Start of Document text

Mine equipment managers know the importance of equipment availability and managing scheduled (planned; preventative) and unscheduled (unplanned; corrective) maintenance, but the right metrics are not always available and reports are often seen after the fact, resulting in poor performance, reduced availability and loss in productivity. With maintenance costs typically compromising 30% to 50% of a mine’s total operating costs, it is vital for successful managers to manage downtime efficiently to optimise availability and productivity.

Why 20% scheduled and 80% unscheduled if it should be the other way around?
Typically, mines collect heaps of data from on-board computers and generate reports but the challenge lies in getting meaningful information from this data, resulting in measurable metrics, where benchmarks can be determined and downtime can be managed efficiently. Most equipment managers face the same challenge where more unscheduled maintenance than scheduled maintenance occurs, resulting in poor performance (A typical 80/20 scenario). Why is it, when so much data and reports are available, that this is happening? While there are many complexities and challenges around maintenance processes, these are the key challenges that can be managed better:

  • Lack of metrics on artisans’ performance – While data is available on equipment, very little data is tracked on artisans. Questions that managers need to ask include: How long does it take each artisan to perform a certain task, like changing an oil filter? How does this performance compare to other artisans? Where are the artisans and what work are they busy doing? What did the artisan’s route consist of for a specific shift? Are the artisans performing optimally?
  • Lack of standards – Service manuals are often read once during training and never again. Artisans perform maintenance in their preferred way and often in a different order, with few checks in place to ensure consistency and efficiency. Very little, or no reports are available on the actual maintenance work done, apart from an overall duration and a list of parts used.
  • No real-time visibility – Most of the reports are generated after the fact and while this can help to improve processes, the fact is that it can be managed better if information was available in real-time. In some cases managers see reports days or weeks after shifts ended, resulting in a reactive management style.
  • Reliance on machine data – The on-board computers on most modern mining equipment today records a vast amount of data and most managers know which parts fail after how many hours. Often overlooked, however, are the areas that the computers cannot measure. The physical condition of things like power cables, hydraulic hoses, air intakes, engine belts, tyres and tanks need to be inspected by a person before operating any machine. This information needs to be recorded and must form part of preventative maintenance metrics as well as safety information that can be managed.

End of Document text

Exercise instructions:
(1) From the mine maintenance article, write out word for word the part that opens with the words containing "Mine equipment managers" and closes with "availability and productivity.".
(2) Tell whether each statement agrees with the mine maintenance article. Answer yes or no, and quote the exact words that decide it. (a) Maintenance costs typically make up 30% to 50% of a mine's total operating costs. (b) Artisans keep reading the service manuals throughout their work. (c) Most reports are available in real time.
You won't need the listing for anything here.

Start of Data shown

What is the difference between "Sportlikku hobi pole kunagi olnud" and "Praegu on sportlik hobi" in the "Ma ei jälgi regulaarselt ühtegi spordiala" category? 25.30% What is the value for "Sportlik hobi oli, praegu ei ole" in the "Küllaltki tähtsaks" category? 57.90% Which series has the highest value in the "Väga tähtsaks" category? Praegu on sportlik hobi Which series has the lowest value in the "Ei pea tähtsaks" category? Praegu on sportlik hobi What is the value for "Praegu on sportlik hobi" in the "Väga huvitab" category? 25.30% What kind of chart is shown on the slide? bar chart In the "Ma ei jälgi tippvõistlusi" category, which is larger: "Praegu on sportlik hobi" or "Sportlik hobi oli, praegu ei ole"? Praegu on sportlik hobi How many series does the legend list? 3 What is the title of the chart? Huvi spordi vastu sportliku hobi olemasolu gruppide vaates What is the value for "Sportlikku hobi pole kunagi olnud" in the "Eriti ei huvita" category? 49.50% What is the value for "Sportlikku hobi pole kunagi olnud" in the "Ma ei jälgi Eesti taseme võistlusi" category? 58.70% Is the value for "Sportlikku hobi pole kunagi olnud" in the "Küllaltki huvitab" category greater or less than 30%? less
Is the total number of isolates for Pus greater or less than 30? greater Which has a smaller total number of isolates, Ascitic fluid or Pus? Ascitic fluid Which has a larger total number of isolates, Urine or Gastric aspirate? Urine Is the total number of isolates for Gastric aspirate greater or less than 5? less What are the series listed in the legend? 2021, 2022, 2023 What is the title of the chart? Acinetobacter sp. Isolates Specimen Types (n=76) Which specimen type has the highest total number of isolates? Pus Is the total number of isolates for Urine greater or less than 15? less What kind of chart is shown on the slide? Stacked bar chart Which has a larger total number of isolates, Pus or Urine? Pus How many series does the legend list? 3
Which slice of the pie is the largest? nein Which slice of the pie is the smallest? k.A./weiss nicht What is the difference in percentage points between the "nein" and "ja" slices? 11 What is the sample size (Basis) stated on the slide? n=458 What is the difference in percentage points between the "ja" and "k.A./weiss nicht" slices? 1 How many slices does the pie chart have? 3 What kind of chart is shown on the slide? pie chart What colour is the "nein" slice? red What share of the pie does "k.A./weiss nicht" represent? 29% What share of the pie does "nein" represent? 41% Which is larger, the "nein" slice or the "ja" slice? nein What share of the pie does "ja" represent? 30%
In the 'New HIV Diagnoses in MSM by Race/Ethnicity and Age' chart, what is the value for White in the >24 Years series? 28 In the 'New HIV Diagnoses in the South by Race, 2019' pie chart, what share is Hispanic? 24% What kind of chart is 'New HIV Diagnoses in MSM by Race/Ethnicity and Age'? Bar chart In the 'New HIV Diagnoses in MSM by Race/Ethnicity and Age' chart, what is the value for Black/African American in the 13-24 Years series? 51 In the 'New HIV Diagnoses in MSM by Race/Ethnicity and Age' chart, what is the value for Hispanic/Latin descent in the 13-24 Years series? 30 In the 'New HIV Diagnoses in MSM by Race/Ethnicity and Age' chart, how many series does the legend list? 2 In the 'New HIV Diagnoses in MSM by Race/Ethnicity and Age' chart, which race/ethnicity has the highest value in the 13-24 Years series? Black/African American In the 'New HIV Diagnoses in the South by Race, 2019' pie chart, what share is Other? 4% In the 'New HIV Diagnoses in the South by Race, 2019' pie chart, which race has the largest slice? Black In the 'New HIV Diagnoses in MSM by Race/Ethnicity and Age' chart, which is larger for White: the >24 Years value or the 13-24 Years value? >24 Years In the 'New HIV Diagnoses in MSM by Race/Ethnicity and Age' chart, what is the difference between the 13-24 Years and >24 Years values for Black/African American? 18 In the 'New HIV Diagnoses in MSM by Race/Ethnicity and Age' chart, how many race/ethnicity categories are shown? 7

End of Data shown

Answers for each item:
(1)
Mine equipment managers know the importance of equipment availability and managing scheduled (planned; preventative) and unscheduled (unplanned; corrective) maintenance, but the right metrics are not always available and reports are often seen after the fact, resulting in poor performance, reduced availability and loss in productivity. With maintenance costs typically compromising 30% to 50% of a mine’s total operating costs, it is vital for successful managers to manage downtime efficiently to optimise availability and productivity.

(2)
(a) Yes: "With maintenance costs typically compromising 30% to 50% of a mine’s total operating costs"
(b) No: "Service manuals are often read once during training and never again."
(c) No: "Most of the reports are generated after the fact"